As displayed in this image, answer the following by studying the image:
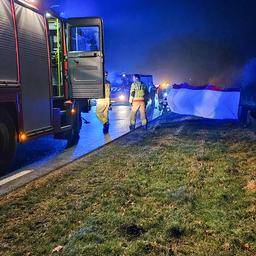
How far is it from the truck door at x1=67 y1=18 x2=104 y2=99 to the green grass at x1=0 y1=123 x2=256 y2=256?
2.41 meters

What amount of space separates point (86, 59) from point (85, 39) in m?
0.49

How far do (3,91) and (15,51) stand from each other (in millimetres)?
771

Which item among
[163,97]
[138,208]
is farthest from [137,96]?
[163,97]

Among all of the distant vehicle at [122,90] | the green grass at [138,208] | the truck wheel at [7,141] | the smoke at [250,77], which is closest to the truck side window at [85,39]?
the green grass at [138,208]

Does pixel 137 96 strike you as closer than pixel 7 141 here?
No

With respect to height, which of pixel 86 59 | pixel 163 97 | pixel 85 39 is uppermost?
pixel 85 39

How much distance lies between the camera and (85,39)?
9344 mm

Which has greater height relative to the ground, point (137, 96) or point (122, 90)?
point (137, 96)

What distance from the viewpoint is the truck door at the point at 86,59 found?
920 centimetres

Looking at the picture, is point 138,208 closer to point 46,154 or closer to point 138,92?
point 46,154

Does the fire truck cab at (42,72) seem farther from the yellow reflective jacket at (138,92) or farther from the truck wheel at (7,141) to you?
the yellow reflective jacket at (138,92)

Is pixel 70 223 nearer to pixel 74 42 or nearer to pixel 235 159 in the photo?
pixel 235 159

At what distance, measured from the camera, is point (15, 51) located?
20.7 feet

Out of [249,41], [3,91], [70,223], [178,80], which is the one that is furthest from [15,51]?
[178,80]
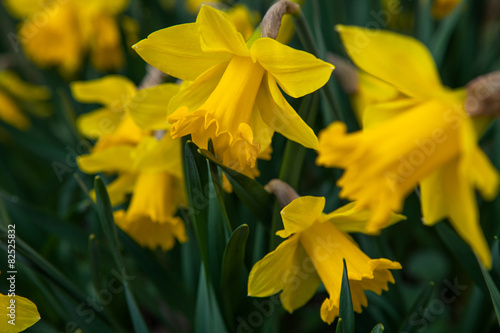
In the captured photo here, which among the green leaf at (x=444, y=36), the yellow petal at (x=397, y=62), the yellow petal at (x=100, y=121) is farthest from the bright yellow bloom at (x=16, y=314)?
the green leaf at (x=444, y=36)

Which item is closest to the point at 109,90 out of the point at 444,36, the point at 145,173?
the point at 145,173

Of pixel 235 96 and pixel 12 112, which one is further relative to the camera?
pixel 12 112

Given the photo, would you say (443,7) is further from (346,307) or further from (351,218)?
(346,307)

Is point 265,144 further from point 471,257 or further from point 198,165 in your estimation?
point 471,257

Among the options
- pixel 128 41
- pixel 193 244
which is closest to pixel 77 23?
pixel 128 41

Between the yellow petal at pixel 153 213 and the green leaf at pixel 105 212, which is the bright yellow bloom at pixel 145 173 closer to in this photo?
the yellow petal at pixel 153 213

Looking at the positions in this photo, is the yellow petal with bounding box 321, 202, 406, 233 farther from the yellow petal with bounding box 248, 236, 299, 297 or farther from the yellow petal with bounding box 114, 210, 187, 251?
the yellow petal with bounding box 114, 210, 187, 251
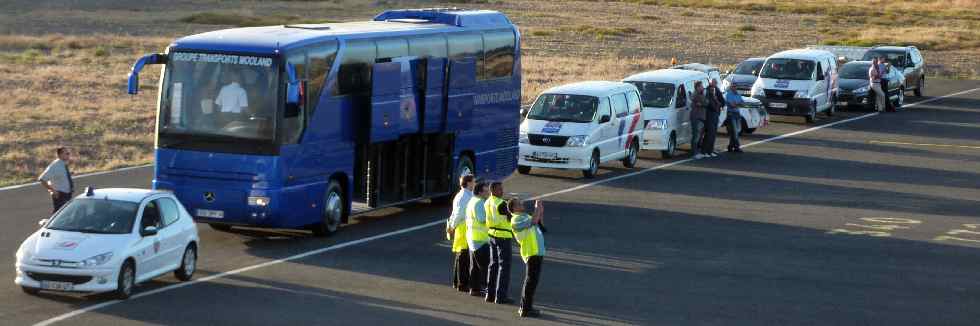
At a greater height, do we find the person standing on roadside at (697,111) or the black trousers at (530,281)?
the black trousers at (530,281)

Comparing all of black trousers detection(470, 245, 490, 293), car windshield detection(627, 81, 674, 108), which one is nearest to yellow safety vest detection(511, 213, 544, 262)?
black trousers detection(470, 245, 490, 293)

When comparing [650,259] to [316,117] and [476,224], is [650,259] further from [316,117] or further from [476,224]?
[316,117]

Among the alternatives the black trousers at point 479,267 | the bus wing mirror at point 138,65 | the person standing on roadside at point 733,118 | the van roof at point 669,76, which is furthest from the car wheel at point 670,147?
the black trousers at point 479,267

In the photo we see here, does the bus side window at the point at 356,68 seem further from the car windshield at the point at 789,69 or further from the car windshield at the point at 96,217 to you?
the car windshield at the point at 789,69

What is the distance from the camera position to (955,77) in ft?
200

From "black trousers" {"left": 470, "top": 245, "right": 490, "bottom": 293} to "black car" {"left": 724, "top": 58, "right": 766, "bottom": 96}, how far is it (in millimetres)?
26028

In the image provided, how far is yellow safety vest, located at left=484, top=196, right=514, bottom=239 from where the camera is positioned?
17.2 metres

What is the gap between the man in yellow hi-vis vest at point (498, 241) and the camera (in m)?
17.2

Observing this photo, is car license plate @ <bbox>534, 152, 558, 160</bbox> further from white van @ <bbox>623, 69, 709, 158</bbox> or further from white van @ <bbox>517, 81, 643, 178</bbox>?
white van @ <bbox>623, 69, 709, 158</bbox>

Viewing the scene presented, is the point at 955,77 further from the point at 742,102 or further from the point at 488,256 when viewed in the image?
the point at 488,256

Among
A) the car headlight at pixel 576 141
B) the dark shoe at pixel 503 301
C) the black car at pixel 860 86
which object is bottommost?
the black car at pixel 860 86

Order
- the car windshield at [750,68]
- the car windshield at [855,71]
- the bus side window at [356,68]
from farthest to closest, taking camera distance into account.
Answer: the car windshield at [855,71]
the car windshield at [750,68]
the bus side window at [356,68]

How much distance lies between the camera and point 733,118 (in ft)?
115

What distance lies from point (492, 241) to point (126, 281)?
415cm
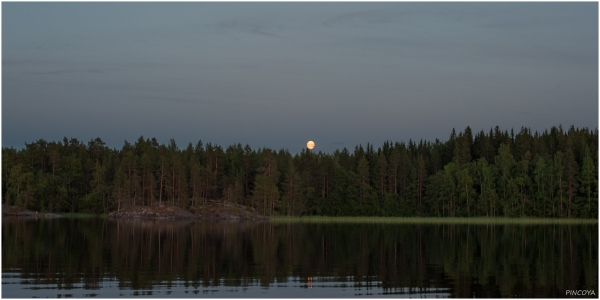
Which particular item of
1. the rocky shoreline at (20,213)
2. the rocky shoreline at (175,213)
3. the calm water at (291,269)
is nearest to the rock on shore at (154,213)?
the rocky shoreline at (175,213)

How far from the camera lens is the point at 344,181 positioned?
15262cm

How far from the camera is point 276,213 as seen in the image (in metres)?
140

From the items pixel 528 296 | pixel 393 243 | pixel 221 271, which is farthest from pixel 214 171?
pixel 528 296

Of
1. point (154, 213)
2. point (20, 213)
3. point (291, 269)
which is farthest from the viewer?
point (20, 213)

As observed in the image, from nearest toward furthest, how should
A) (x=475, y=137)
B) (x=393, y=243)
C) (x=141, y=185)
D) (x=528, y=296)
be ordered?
(x=528, y=296)
(x=393, y=243)
(x=141, y=185)
(x=475, y=137)

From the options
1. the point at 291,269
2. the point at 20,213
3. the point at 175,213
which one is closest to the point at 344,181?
the point at 175,213

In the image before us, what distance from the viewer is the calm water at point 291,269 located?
28984 millimetres

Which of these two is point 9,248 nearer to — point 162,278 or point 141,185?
point 162,278

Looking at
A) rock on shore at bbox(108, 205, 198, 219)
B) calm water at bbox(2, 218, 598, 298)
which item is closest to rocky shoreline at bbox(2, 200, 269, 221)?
rock on shore at bbox(108, 205, 198, 219)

┄┄┄┄┄┄

What is expected: All of the entries need to be transcribed word for word; pictures are left out.

Task output:
As displayed in this image, answer the following by studying the image:
How far is it from the truck door at x1=67 y1=18 x2=104 y2=99 to the green grass at x1=0 y1=123 x2=256 y2=256?
2.41 meters

What amount of space separates point (86, 59) from point (85, 39) in m?
0.49

How far do (3,91) and (15,51) stand from each other (in millimetres)?
771

Which item among
[163,97]
[138,208]
is farthest from [137,96]?
[163,97]

Among all of the distant vehicle at [122,90] | the green grass at [138,208] | the truck wheel at [7,141] | the smoke at [250,77], which is closest to the truck side window at [85,39]?
the green grass at [138,208]

Does pixel 137 96 strike you as closer than pixel 7 141 here?
No

With respect to height, which of pixel 86 59 | pixel 163 97 | pixel 85 39 is uppermost?
pixel 85 39

How much distance lies between the camera and (85,39)?
9344 mm

Which has greater height relative to the ground, point (137, 96) or point (122, 90)?
point (137, 96)

What distance from the viewpoint is the truck door at the point at 86,59 found?
920 centimetres

Looking at the picture, is point 138,208 closer to point 46,154 or closer to point 138,92?
point 46,154

Does the fire truck cab at (42,72) seem farther from the yellow reflective jacket at (138,92) or farther from the truck wheel at (7,141) to you?
the yellow reflective jacket at (138,92)

Is pixel 70 223 nearer to pixel 74 42 or nearer to pixel 235 159 in the photo?
pixel 235 159

At what distance, measured from the camera, is point (15, 51) located?
20.7 feet

Out of [249,41], [3,91], [70,223], [178,80], which is the one that is furthest from [15,51]?
[178,80]
In the captured photo here, which among the green leaf at (x=444, y=36), the yellow petal at (x=397, y=62), the yellow petal at (x=100, y=121) is farthest from the bright yellow bloom at (x=16, y=314)?
the green leaf at (x=444, y=36)

Which item is closest to the point at 109,90 out of the point at 444,36, the point at 145,173?
the point at 145,173

Of pixel 235 96 and pixel 12 112, which one is further relative to the camera?
pixel 12 112

Given the photo, would you say (443,7) is further from (346,307) or further from (351,218)?
(346,307)

Is point 265,144 further from point 471,257 or further from point 198,165 in your estimation?
point 471,257

Among the options
- pixel 128 41
- pixel 193 244
which is closest to pixel 77 23?
pixel 128 41

Between the yellow petal at pixel 153 213 and the green leaf at pixel 105 212, which is the bright yellow bloom at pixel 145 173 closer to in this photo?
the yellow petal at pixel 153 213

Looking at the positions in this photo, is the yellow petal with bounding box 321, 202, 406, 233 farther from the yellow petal with bounding box 248, 236, 299, 297 or farther from the yellow petal with bounding box 114, 210, 187, 251?
the yellow petal with bounding box 114, 210, 187, 251
At a greater height, do we find the person standing on roadside at (697,111) or the black trousers at (530,281)?
the black trousers at (530,281)

Comparing all of black trousers detection(470, 245, 490, 293), car windshield detection(627, 81, 674, 108), which one is nearest to yellow safety vest detection(511, 213, 544, 262)?
black trousers detection(470, 245, 490, 293)

When comparing [650,259] to [316,117] and [476,224], is [650,259] further from [316,117] or further from [476,224]?
[316,117]

Among the alternatives the black trousers at point 479,267 | the bus wing mirror at point 138,65 | the person standing on roadside at point 733,118 | the van roof at point 669,76, which is furthest from the car wheel at point 670,147?
the black trousers at point 479,267

In the photo we see here, does the bus side window at the point at 356,68 seem further from the car windshield at the point at 789,69 or further from the car windshield at the point at 96,217 to you?
the car windshield at the point at 789,69

What is the distance from the camera position to (955,77) in ft?
200

From "black trousers" {"left": 470, "top": 245, "right": 490, "bottom": 293} to "black car" {"left": 724, "top": 58, "right": 766, "bottom": 96}, how far is it (in millimetres)?
26028

In the image provided, how far is yellow safety vest, located at left=484, top=196, right=514, bottom=239 from where the camera is positioned?
17.2 metres

What is the gap between the man in yellow hi-vis vest at point (498, 241) and the camera (in m)?
17.2

Observing this photo, is car license plate @ <bbox>534, 152, 558, 160</bbox> further from white van @ <bbox>623, 69, 709, 158</bbox> or further from white van @ <bbox>517, 81, 643, 178</bbox>?
white van @ <bbox>623, 69, 709, 158</bbox>

Viewing the scene presented, is the point at 955,77 further from the point at 742,102 or further from the point at 488,256 when viewed in the image?
the point at 488,256

Among
A) the car headlight at pixel 576 141
B) the dark shoe at pixel 503 301
C) the black car at pixel 860 86
which object is bottommost?
the black car at pixel 860 86

Order
- the car windshield at [750,68]
- the car windshield at [855,71]
- the bus side window at [356,68]
from farthest to closest, taking camera distance into account.
Answer: the car windshield at [855,71]
the car windshield at [750,68]
the bus side window at [356,68]

How much distance lies between the camera and point 733,118 (in ft)?
115

What distance lies from point (492, 241) to point (126, 281)?
415cm
Which particular item of
1. the rocky shoreline at (20,213)
2. the rocky shoreline at (175,213)
3. the calm water at (291,269)
is nearest to the rock on shore at (154,213)?
the rocky shoreline at (175,213)

How far from the camera lens is the point at 344,181 positioned?
15262cm

How far from the camera is point 276,213 as seen in the image (in metres)?
140

From the items pixel 528 296 | pixel 393 243 | pixel 221 271, which is farthest from pixel 214 171?
pixel 528 296

Of
1. point (154, 213)
2. point (20, 213)
3. point (291, 269)
which is farthest from the viewer?
point (20, 213)

As observed in the image, from nearest toward furthest, how should
A) (x=475, y=137)
B) (x=393, y=243)
C) (x=141, y=185)
D) (x=528, y=296)
be ordered?
(x=528, y=296)
(x=393, y=243)
(x=141, y=185)
(x=475, y=137)

From the options
1. the point at 291,269
2. the point at 20,213
3. the point at 175,213
which one is closest to the point at 344,181?
the point at 175,213

In the image before us, what distance from the viewer is the calm water at point 291,269 located?
28984 millimetres

Which of these two is point 9,248 nearer to — point 162,278 or point 141,185?
point 162,278

Looking at
A) rock on shore at bbox(108, 205, 198, 219)
B) calm water at bbox(2, 218, 598, 298)
which item is closest to rocky shoreline at bbox(2, 200, 269, 221)?
rock on shore at bbox(108, 205, 198, 219)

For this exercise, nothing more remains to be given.